The Australian federal government has taken the first, small, step towards putting cigarette-like health warnings on alcohol.

The Australian federal government is seeking advice on options to raise public awareness about alcohol harm after doctors’ groups launched a bid for cancer and other health warnings to be placed on all alcoholic beverages.

The Australian Medical Association (AMA), the Royal Australian College of General Practitioners (RACGP), and the Foundation for Alcohol Research and Education (FARE) are calling for alcohol producers to be forced to print labels on bottles, cans and casks warning of the risk of liver disease, cancer, heart disease, poor mental health, injury and alcohol poisoning.

Where this impacts New Zealand is that we share a food code with Australia. So any changes there would happen here (unless NZ chooses to abstain under specific clause in our food treaty, which I’m told is very rarely used).

NZ has one seat on the Ministerial Food Meeting (which also comprises a minister from each Australian state/territory and one from the Australian federal government), where matters are discussed and referred to Food Standards Australia NZ (FSANZ) to investigate.

The federal minister responsible for food and beverage labelling, Ged Kearney, said she had sought advice from her department on options for raising consumer awareness about the harms associated with alcohol.

* **LISTED RECORDS**
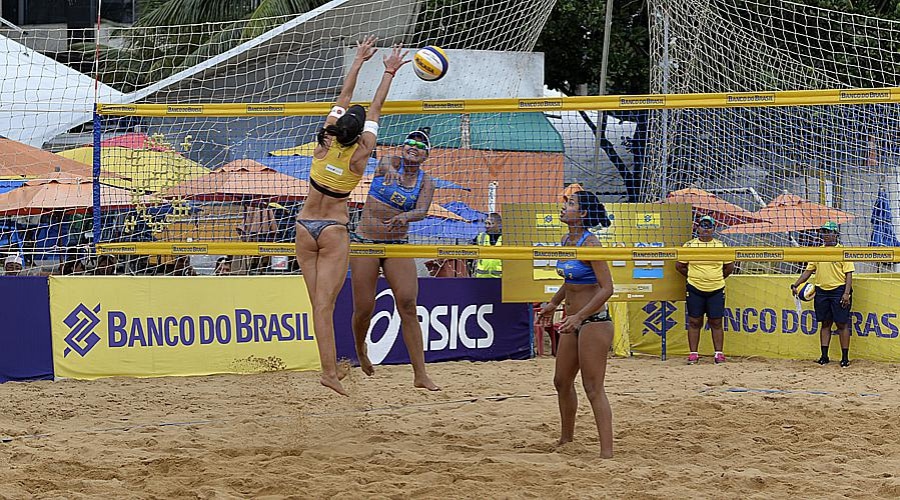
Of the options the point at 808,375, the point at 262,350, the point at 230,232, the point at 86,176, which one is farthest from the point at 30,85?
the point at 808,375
* * *
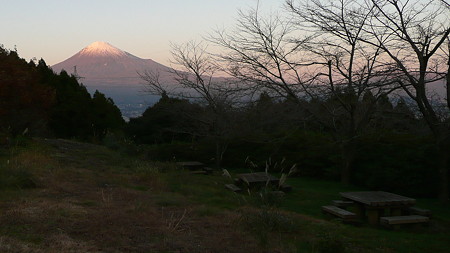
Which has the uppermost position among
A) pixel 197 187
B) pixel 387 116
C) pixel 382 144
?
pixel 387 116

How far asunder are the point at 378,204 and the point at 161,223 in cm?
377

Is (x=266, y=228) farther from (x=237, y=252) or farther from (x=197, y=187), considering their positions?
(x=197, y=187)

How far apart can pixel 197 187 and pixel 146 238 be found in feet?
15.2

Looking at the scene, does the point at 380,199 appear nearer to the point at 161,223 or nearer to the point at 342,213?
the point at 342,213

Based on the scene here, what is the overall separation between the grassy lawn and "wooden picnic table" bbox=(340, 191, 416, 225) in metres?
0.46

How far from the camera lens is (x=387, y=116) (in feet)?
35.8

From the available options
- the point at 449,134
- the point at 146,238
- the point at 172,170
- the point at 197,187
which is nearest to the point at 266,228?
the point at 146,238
...
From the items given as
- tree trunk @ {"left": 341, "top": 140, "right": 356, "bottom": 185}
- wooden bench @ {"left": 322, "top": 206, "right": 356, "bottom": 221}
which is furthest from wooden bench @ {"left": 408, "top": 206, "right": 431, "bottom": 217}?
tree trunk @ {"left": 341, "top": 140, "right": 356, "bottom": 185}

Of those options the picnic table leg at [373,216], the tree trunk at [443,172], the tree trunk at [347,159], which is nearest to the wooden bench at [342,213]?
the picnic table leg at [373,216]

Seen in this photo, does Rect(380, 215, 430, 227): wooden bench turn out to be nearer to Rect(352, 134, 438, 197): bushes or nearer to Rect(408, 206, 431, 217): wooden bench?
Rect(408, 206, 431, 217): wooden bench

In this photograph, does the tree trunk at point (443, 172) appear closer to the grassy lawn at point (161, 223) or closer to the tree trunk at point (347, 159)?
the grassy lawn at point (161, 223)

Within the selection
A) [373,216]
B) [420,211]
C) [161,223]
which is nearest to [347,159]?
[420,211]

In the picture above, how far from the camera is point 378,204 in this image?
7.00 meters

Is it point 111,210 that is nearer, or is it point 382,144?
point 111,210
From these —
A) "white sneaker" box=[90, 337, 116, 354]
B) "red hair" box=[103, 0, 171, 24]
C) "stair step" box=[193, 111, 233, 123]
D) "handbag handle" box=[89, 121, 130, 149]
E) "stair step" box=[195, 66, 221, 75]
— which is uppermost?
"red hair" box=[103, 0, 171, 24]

* **YOUR GOAL**
From the article on alcohol health warnings above, return everything from "The Australian Medical" down to "very rarely used).", copied word for word.

* **ANSWER SPACE**
The Australian Medical Association (AMA), the Royal Australian College of General Practitioners (RACGP), and the Foundation for Alcohol Research and Education (FARE) are calling for alcohol producers to be forced to print labels on bottles, cans and casks warning of the risk of liver disease, cancer, heart disease, poor mental health, injury and alcohol poisoning.

Where this impacts New Zealand is that we share a food code with Australia. So any changes there would happen here (unless NZ chooses to abstain under specific clause in our food treaty, which I’m told is very rarely used).